Stored data ::
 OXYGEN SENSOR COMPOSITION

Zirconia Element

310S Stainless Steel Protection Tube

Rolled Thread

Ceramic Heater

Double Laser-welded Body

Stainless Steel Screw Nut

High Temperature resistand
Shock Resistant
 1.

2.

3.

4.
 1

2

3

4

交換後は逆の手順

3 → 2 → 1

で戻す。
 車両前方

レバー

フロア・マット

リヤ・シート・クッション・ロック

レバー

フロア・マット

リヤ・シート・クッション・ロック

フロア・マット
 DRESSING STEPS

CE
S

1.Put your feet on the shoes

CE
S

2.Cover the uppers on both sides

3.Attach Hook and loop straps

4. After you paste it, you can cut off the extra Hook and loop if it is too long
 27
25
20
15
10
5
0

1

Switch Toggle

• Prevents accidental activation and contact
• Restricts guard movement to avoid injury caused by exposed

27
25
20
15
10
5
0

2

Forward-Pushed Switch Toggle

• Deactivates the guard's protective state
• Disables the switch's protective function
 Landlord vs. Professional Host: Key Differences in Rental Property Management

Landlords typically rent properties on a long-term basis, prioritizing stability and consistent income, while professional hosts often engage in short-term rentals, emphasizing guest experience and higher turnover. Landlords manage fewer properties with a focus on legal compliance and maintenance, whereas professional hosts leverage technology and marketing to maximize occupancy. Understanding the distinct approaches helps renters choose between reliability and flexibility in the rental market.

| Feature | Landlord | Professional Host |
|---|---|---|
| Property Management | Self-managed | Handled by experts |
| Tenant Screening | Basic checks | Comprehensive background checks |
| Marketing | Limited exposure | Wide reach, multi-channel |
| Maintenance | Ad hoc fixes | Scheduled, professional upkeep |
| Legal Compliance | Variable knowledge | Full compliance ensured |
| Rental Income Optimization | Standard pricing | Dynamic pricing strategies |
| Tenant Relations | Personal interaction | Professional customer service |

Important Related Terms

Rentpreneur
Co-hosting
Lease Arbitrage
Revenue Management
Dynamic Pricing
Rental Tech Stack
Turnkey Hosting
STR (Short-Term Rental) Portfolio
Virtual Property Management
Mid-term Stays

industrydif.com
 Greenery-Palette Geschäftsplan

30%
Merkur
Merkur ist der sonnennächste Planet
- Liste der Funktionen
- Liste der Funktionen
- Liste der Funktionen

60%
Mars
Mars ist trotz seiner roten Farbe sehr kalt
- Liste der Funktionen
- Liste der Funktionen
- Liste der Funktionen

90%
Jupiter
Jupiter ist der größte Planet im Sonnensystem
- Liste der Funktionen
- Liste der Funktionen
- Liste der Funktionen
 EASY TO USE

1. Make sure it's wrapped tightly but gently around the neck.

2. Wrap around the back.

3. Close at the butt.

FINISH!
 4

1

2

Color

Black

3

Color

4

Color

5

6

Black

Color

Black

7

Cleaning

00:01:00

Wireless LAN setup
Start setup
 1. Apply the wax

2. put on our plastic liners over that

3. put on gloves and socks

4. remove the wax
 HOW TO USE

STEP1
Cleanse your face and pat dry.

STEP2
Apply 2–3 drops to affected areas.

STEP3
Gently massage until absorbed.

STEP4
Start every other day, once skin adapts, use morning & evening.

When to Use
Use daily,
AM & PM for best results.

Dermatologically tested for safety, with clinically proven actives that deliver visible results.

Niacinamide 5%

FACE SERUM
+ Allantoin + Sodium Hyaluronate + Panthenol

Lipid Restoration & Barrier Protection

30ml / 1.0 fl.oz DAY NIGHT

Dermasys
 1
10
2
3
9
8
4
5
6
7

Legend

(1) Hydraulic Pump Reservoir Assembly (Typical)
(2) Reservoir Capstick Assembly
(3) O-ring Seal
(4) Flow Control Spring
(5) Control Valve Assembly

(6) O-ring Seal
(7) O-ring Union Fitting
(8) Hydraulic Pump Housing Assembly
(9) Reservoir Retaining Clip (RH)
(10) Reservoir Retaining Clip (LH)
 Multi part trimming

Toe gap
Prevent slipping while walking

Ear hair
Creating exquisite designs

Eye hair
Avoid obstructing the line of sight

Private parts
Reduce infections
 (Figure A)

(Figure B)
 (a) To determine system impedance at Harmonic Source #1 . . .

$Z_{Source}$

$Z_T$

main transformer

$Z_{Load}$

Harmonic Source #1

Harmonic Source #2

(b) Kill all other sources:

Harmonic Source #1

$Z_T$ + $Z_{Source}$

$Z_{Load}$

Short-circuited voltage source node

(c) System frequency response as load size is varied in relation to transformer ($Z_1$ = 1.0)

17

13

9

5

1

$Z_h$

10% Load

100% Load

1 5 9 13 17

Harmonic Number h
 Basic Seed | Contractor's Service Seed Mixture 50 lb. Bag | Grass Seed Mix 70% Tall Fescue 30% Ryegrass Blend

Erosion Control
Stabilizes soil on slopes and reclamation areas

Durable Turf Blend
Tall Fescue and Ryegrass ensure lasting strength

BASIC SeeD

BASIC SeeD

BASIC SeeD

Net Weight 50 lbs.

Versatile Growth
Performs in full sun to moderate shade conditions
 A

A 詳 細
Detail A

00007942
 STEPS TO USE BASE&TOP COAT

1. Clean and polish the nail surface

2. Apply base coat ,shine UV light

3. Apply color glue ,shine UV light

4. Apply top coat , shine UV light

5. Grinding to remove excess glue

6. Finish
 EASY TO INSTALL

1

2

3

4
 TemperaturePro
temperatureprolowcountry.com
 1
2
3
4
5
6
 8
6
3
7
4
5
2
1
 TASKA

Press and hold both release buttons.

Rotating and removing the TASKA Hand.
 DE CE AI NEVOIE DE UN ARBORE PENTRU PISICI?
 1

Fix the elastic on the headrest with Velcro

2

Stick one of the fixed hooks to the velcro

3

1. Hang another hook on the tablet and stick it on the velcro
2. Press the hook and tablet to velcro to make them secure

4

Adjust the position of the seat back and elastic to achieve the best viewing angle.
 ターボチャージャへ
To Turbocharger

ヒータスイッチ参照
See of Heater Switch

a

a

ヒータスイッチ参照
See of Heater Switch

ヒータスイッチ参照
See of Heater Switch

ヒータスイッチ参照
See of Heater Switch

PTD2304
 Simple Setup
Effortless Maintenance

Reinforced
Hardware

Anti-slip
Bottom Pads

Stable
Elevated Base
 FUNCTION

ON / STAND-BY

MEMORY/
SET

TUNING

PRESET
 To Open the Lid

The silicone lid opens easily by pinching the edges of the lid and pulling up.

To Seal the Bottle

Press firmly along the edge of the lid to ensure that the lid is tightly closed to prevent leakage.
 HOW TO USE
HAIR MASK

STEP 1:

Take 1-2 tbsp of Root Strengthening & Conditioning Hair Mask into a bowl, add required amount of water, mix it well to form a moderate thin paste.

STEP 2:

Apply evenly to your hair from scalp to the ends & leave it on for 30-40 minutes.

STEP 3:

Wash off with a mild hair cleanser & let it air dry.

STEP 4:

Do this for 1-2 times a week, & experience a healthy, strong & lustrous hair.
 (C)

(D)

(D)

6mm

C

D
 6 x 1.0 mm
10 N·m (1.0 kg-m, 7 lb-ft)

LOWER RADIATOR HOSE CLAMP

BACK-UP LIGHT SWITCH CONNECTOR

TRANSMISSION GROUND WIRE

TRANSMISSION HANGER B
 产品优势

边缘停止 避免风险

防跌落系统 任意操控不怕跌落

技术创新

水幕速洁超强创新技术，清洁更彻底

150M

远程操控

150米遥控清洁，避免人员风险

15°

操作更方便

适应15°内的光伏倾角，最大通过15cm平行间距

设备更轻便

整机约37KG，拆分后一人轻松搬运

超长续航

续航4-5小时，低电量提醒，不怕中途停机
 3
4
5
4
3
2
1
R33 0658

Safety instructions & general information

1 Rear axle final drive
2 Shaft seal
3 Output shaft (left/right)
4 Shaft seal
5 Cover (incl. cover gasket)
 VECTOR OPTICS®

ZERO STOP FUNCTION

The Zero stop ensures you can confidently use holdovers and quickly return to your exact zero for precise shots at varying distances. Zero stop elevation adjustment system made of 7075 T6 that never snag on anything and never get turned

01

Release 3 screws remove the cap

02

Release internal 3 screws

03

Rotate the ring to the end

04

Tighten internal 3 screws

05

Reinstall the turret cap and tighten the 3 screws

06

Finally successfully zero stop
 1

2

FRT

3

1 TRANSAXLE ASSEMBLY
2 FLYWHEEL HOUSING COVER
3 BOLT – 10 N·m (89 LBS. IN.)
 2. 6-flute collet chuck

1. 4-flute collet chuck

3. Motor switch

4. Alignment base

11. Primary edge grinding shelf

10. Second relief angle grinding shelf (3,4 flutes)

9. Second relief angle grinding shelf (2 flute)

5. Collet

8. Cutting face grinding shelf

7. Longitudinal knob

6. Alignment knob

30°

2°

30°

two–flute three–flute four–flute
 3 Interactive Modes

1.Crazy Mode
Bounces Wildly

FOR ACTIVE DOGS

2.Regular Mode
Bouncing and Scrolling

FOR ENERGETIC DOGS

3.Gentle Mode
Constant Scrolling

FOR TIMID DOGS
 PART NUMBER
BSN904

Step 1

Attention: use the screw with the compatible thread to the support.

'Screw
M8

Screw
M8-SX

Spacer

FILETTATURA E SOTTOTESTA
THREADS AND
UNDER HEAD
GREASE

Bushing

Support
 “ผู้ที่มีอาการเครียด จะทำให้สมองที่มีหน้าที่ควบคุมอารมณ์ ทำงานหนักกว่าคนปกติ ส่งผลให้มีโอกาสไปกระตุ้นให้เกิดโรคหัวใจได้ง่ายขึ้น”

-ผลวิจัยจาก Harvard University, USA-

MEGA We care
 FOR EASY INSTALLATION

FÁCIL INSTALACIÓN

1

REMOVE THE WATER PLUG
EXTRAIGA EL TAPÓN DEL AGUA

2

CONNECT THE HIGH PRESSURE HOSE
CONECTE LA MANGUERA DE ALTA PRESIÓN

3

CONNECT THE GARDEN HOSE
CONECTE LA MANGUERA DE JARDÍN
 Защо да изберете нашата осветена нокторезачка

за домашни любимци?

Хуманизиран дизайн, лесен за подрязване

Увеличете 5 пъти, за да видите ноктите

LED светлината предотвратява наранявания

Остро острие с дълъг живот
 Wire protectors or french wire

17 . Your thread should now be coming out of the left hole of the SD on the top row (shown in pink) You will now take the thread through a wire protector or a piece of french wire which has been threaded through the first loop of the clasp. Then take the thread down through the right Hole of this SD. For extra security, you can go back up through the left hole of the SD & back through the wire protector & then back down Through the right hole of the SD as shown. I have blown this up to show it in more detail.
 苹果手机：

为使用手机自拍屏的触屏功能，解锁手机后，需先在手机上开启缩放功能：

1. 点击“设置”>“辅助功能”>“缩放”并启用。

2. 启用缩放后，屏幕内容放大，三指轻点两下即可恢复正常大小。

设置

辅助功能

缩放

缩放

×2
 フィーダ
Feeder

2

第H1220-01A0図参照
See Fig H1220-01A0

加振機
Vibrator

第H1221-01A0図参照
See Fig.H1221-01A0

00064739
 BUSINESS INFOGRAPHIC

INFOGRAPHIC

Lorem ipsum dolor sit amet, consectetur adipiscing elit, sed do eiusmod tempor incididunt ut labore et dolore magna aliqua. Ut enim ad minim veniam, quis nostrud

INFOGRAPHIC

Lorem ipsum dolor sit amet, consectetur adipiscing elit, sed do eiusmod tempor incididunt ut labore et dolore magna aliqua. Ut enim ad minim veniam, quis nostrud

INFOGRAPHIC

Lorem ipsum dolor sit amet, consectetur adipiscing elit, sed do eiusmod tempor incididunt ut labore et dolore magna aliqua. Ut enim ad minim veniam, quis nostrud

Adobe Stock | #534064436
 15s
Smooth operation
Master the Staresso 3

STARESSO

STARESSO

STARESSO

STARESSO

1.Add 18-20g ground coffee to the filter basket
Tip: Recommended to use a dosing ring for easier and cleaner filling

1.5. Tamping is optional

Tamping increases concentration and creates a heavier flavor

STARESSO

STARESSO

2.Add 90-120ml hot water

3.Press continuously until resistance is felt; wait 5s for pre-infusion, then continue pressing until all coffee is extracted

Exercise :: Give back exactly the material above from its opening line to the line bearing "Landlord vs. Professional".

Solution to the problem ::
 OXYGEN SENSOR COMPOSITION

Zirconia Element

310S Stainless Steel Protection Tube

Rolled Thread

Ceramic Heater

Double Laser-welded Body

Stainless Steel Screw Nut

High Temperature resistand
Shock Resistant
 1.

2.

3.

4.
 1

2

3

4

交換後は逆の手順

3 → 2 → 1

で戻す。
 車両前方

レバー

フロア・マット

リヤ・シート・クッション・ロック

レバー

フロア・マット

リヤ・シート・クッション・ロック

フロア・マット
 DRESSING STEPS

CE
S

1.Put your feet on the shoes

CE
S

2.Cover the uppers on both sides

3.Attach Hook and loop straps

4. After you paste it, you can cut off the extra Hook and loop if it is too long
 27
25
20
15
10
5
0

1

Switch Toggle

• Prevents accidental activation and contact
• Restricts guard movement to avoid injury caused by exposed

27
25
20
15
10
5
0

2

Forward-Pushed Switch Toggle

• Deactivates the guard's protective state
• Disables the switch's protective function
 Landlord vs. Professional Host: Key Differences in Rental Property Management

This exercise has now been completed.